------ Entries supplied
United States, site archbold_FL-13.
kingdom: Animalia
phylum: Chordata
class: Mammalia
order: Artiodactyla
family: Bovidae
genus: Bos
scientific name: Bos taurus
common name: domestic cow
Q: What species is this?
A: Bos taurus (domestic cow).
------------
------ Entries supplied
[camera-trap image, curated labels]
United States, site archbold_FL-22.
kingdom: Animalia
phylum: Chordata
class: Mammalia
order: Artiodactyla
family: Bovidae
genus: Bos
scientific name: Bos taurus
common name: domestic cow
------------
What is needed: Given the data above, transcribe exactly the lines from the one containing "United States, site archbold_FL-13." down to the one containing "A: Bos taurus (domestic cow).", and no others.

Output for this exercise:
United States, site archbold_FL-13.
kingdom: Animalia
phylum: Chordata
class: Mammalia
order: Artiodactyla
family: Bovidae
genus: Bos
scientific name: Bos taurus
common name: domestic cow
Q: What species is this?
A: Bos taurus (domestic cow).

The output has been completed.